Browse any social media platform these days and there’s almost another national crisis inflicting many with misinformation. This other epidemic is being spread across Canada about everything and anything, disguised as vital anecdotes to your otherwise cloudy day.
Canadians are turning to alternative media, groups and organizations with a battle cry to negate common sense and throw caution to the wind. Fringe groups, anti-this and anti-that, coalitions and the like are running rampant in society, thanks to our very own reluctance to dig deep and seek truth — because truth is sometimes extremely hard to swallow, like a bitter pill.
It’s dangerous to become reliant upon false pretenses, which some tend to acknowledge as truth. “The truth can set you free” — unless that truth is sandwiched between two pieces of questionable bread and slathered in ignorance.
One could wonder how somebody else could fall for a bunch of baloney or malarky — especially a supposedly smart and hip nation. Friends, family members and acquaintances can surprise you with their beliefs, online persona and what they like and dislike online, which is a testament and/or reflection on who they really are, as a person — trudging through life haphazardly.

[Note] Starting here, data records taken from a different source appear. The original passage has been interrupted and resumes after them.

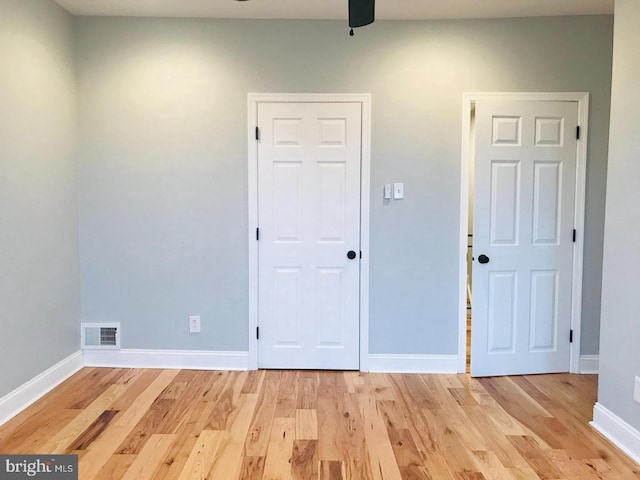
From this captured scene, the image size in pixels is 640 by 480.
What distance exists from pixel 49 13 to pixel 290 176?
1986 millimetres

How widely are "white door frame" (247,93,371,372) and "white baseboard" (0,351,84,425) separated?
1.35 meters

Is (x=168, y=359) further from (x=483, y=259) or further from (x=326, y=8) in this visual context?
(x=326, y=8)

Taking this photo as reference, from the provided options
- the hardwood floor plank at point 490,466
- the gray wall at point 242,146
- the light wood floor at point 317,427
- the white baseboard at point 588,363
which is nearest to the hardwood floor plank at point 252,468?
the light wood floor at point 317,427

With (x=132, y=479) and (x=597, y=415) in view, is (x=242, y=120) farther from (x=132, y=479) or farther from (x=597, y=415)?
(x=597, y=415)

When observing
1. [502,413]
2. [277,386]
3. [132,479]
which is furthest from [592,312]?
[132,479]

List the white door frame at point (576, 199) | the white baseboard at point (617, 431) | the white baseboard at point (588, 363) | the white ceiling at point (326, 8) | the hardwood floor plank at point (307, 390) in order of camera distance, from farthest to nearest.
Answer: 1. the white baseboard at point (588, 363)
2. the white door frame at point (576, 199)
3. the white ceiling at point (326, 8)
4. the hardwood floor plank at point (307, 390)
5. the white baseboard at point (617, 431)

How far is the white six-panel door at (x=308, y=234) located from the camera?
311 cm

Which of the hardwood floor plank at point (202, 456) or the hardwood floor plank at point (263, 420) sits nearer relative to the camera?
the hardwood floor plank at point (202, 456)

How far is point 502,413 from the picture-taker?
259 centimetres

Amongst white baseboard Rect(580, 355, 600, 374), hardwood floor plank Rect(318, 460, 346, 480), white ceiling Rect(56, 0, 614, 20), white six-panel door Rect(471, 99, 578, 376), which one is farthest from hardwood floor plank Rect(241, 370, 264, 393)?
white ceiling Rect(56, 0, 614, 20)

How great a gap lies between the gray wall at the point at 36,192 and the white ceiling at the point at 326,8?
0.40 metres

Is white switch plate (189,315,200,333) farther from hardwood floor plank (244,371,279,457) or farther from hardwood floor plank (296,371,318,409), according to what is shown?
hardwood floor plank (296,371,318,409)

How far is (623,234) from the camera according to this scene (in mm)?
2209

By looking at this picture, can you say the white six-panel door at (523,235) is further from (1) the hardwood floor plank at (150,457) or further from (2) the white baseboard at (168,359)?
(1) the hardwood floor plank at (150,457)
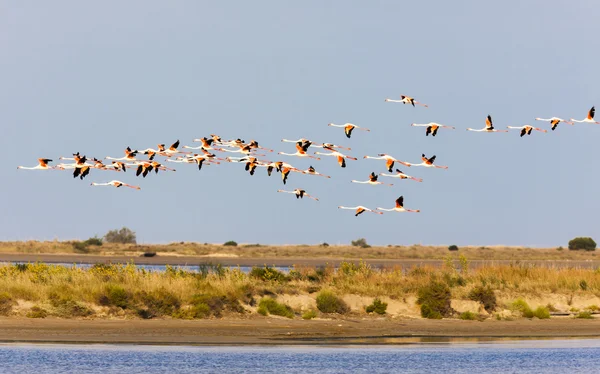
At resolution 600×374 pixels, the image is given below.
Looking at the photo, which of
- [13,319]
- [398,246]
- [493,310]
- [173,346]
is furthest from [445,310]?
[398,246]

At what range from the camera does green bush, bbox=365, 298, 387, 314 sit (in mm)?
38156

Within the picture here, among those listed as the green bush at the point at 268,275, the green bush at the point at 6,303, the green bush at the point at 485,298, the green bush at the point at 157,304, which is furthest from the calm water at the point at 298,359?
the green bush at the point at 268,275

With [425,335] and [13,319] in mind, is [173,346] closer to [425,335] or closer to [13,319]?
[13,319]

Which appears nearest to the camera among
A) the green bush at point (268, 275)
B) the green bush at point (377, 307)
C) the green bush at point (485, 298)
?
the green bush at point (377, 307)

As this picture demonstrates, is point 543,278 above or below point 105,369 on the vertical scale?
above

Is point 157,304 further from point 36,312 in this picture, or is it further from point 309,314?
point 309,314

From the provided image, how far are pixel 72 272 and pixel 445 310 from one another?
1272 centimetres

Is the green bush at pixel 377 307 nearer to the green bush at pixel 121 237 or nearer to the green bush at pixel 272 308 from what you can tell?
the green bush at pixel 272 308

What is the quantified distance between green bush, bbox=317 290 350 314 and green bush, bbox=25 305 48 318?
904 cm

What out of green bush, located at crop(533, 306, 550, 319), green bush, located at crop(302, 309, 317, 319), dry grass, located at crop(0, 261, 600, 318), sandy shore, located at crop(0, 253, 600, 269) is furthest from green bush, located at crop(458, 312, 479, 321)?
sandy shore, located at crop(0, 253, 600, 269)

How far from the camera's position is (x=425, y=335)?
35.3 m

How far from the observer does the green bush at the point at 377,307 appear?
3816 centimetres

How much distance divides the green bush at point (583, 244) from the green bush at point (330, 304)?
87.4 metres

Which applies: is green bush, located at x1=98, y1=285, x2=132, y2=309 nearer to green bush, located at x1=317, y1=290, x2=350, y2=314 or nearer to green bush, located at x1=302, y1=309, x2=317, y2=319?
green bush, located at x1=302, y1=309, x2=317, y2=319
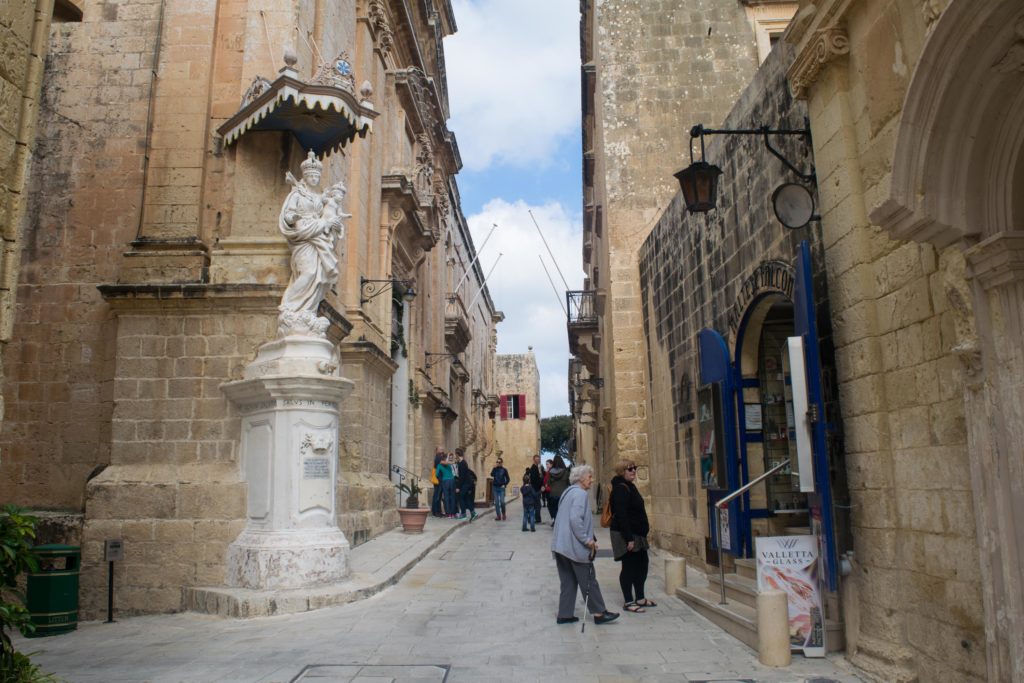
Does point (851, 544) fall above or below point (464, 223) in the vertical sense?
below

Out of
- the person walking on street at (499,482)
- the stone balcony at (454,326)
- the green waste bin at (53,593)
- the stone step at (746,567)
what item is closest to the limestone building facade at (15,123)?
the green waste bin at (53,593)

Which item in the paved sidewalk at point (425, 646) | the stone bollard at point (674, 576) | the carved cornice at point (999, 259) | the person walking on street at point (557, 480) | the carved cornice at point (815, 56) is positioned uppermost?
the carved cornice at point (815, 56)

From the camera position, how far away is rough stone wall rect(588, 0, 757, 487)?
14.6 meters

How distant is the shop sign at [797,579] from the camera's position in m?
5.68

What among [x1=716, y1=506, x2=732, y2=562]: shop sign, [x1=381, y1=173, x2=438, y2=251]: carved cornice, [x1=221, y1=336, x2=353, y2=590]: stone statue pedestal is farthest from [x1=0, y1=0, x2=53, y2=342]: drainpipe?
[x1=381, y1=173, x2=438, y2=251]: carved cornice

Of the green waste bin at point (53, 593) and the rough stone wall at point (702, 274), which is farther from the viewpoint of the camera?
the green waste bin at point (53, 593)

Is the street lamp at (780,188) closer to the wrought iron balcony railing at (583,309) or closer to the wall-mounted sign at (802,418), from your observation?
the wall-mounted sign at (802,418)

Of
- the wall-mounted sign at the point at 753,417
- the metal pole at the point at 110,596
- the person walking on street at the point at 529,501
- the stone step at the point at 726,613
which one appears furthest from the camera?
the person walking on street at the point at 529,501

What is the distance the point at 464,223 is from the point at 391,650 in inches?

What’s important is to dissect the insane, mundane and the good, bad and the ugly. There is so much noise on the Interweb and elsewhere it is often quite difficult to be level-headed, like a well-balanced breakfast. Distorted reality is how 2021 rolls, but it’s always been that way, hasn’t it? Society has always had the haves and have-nots, the right and left and middle of the roaders, the sayers and the naysayers and those searching for the truth, whatever truth is being peddled through nefarious means. At one time, trash-mags at the front of grocery stores were all the rage, when it came to alternative media.
Now, alternative media is being accepted by many as the definitive truth, which is an alarming proposition. Fact becomes snippets of biased conjunctures based on personal constructions of reality. News and information disseminated to the masses should always be fact-checked and second-guessed.

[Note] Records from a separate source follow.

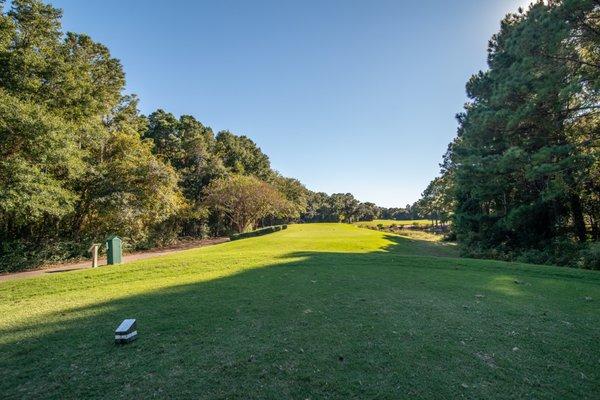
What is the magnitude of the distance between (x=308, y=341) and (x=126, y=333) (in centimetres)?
224

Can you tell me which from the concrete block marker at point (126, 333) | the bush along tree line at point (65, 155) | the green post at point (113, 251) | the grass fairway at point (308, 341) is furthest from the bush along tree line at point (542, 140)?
the bush along tree line at point (65, 155)

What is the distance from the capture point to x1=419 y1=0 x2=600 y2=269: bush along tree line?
1208cm

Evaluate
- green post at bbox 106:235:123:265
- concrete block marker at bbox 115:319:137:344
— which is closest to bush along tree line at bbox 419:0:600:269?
concrete block marker at bbox 115:319:137:344

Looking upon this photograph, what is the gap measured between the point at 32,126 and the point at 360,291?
16.6m

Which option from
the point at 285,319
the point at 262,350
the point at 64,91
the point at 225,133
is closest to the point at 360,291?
the point at 285,319

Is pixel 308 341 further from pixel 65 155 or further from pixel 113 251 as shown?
pixel 65 155

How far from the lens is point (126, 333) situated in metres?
3.73

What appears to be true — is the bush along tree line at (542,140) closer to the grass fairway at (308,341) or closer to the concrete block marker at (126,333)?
the grass fairway at (308,341)

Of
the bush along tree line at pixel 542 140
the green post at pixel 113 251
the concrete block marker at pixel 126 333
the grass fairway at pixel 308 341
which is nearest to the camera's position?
the grass fairway at pixel 308 341

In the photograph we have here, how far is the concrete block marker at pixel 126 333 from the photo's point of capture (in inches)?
145

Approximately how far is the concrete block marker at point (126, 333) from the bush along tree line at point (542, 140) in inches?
568

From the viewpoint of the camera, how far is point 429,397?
2699mm

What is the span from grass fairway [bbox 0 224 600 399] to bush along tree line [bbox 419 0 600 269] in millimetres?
8784

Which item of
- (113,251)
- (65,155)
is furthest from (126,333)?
(65,155)
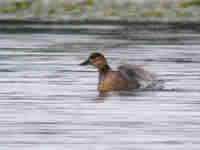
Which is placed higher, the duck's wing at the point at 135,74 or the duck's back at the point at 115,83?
the duck's wing at the point at 135,74

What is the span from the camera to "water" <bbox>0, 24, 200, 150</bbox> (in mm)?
11703

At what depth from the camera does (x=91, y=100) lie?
1503cm

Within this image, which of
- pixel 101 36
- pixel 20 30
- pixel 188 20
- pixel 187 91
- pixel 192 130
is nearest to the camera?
pixel 192 130

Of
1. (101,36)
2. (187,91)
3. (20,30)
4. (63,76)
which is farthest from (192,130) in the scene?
(20,30)

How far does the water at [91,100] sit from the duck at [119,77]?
0.88 ft

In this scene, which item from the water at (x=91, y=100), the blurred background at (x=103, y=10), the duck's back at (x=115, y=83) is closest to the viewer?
→ the water at (x=91, y=100)

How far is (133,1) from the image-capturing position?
3628cm

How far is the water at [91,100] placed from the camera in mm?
11703

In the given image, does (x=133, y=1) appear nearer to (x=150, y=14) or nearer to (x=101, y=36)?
(x=150, y=14)

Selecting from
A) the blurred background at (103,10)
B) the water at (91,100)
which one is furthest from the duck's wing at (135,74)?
the blurred background at (103,10)

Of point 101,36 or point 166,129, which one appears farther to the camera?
point 101,36

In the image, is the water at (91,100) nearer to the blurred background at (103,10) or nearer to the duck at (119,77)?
the duck at (119,77)

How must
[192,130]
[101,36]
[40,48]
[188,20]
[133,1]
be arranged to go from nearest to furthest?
1. [192,130]
2. [40,48]
3. [101,36]
4. [188,20]
5. [133,1]

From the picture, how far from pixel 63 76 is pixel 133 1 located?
1857 centimetres
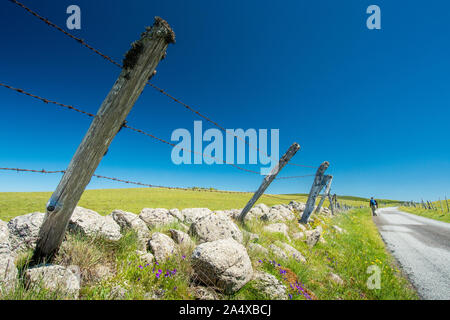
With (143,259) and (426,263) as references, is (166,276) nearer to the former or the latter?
(143,259)

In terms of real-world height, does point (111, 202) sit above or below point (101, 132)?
below

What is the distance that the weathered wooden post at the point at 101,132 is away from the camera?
96.6 inches

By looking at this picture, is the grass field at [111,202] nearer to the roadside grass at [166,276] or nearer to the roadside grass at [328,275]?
the roadside grass at [328,275]

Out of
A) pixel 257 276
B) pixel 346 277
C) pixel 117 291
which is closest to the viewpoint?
pixel 117 291

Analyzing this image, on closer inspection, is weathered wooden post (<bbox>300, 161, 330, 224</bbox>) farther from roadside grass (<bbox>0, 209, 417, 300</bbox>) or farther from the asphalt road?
roadside grass (<bbox>0, 209, 417, 300</bbox>)

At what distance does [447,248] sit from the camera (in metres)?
7.45

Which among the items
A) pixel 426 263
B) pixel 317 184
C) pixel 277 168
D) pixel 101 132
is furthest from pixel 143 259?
pixel 317 184

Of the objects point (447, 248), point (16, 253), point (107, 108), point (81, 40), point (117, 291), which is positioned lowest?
point (447, 248)

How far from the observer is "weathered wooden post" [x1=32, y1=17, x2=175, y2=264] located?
2.45 meters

But what is more terrifying is the saturation of social media ads, that have no regulation (or so it seems). Enticing social media users with their rhetoric or propaganda wares and wonders. Trying to change the world, one bending the truth post at a time.

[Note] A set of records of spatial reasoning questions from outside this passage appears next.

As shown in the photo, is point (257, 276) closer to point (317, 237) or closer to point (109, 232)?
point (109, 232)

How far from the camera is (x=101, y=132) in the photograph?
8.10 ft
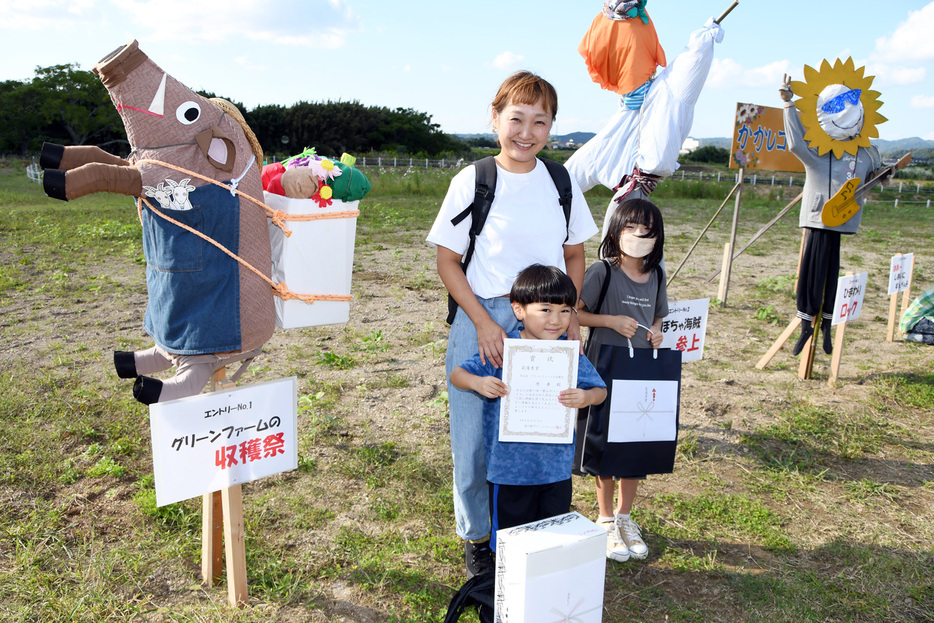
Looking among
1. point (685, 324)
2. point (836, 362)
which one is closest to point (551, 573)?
point (685, 324)

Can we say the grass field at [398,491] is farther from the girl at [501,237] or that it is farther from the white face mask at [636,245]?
the white face mask at [636,245]

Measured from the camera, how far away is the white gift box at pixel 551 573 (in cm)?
163

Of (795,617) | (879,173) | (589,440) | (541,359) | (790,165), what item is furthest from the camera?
(790,165)

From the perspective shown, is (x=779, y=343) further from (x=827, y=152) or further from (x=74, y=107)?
(x=74, y=107)

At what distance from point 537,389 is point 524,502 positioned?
1.40 ft

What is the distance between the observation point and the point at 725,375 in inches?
175

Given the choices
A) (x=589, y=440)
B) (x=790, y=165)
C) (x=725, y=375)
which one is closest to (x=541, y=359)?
(x=589, y=440)

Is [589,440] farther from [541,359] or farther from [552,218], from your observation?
[552,218]

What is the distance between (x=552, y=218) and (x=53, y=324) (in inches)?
180

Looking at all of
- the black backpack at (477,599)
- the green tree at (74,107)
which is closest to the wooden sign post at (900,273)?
the black backpack at (477,599)

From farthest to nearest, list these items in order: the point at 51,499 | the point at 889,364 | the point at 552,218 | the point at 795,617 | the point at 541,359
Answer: the point at 889,364 → the point at 51,499 → the point at 795,617 → the point at 552,218 → the point at 541,359

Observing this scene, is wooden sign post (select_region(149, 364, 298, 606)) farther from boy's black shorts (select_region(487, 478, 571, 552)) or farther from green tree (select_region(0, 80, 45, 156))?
green tree (select_region(0, 80, 45, 156))

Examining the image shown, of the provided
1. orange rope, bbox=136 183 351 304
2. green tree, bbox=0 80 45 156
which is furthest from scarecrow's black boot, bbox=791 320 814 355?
green tree, bbox=0 80 45 156

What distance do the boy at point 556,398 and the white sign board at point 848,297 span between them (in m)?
2.82
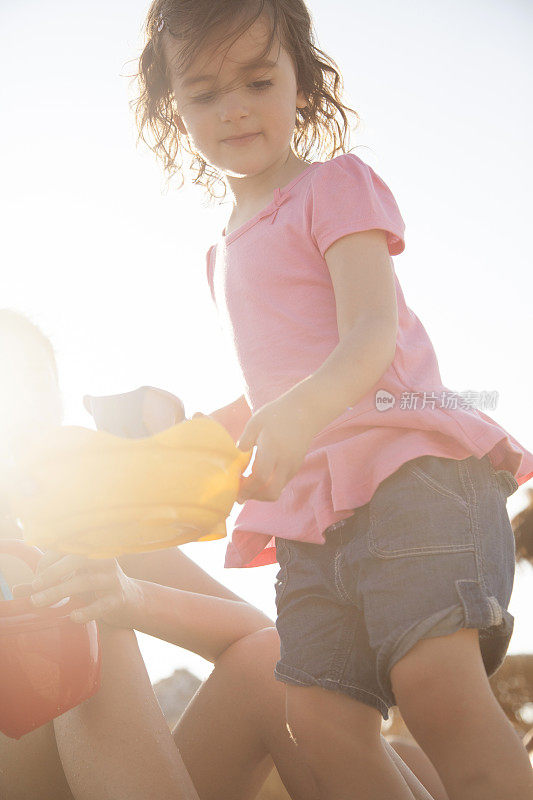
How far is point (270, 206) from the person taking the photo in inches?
46.8

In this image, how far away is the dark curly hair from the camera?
1.17 metres

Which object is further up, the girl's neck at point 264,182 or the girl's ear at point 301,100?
the girl's ear at point 301,100

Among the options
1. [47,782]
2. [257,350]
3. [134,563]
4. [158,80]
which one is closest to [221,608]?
[134,563]

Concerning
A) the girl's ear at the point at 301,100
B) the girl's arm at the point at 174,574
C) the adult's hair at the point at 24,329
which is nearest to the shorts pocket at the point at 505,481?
the girl's arm at the point at 174,574

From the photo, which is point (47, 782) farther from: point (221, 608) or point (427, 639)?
point (427, 639)

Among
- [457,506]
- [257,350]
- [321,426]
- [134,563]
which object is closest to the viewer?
[321,426]

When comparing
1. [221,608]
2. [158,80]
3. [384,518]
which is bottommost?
[221,608]

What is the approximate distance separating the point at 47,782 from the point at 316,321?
847mm

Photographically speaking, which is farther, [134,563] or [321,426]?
[134,563]

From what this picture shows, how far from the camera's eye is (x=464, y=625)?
0.83 m

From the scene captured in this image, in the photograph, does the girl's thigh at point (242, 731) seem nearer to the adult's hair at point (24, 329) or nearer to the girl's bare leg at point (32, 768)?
the girl's bare leg at point (32, 768)

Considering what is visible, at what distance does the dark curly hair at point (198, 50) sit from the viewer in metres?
1.17

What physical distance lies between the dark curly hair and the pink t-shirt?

To question where the source comes from is imperative when trying to decipher the madness.
As Fox Mulder from “The X-Files” exclaimed with a poster on his office wall, “The truth is out there.” One just needs to know where to look. Of course, that’s subjective and is dependent upon your thoughts, beliefs, upbringing, etc.
The other side to the social media juggernaut is the unsettling notion everybody and anybody has a voice to share with the world on everything. Again, people tend to spout out without any filter and/or fact checking. Society is so used to saying whatever is on their mind, without any thought of repercussions or ramifications. This is troublesome, in it sets precedent for how information is spread, good and bad and right and wrong.
Facebook and other social media platforms have become the world’s official soap boxes, with no responsibility. Social media has made cancel culture a force to be reckoned with.
Is social media a necessary evil or a should we exorcise the demons? It’s validity to get the word out is becoming less clear, as clarity should be an attribute of good news and information sharing.
Sure, mainstream media has its issues and biases too — but, there is also responsibility attached to published material through traditional means.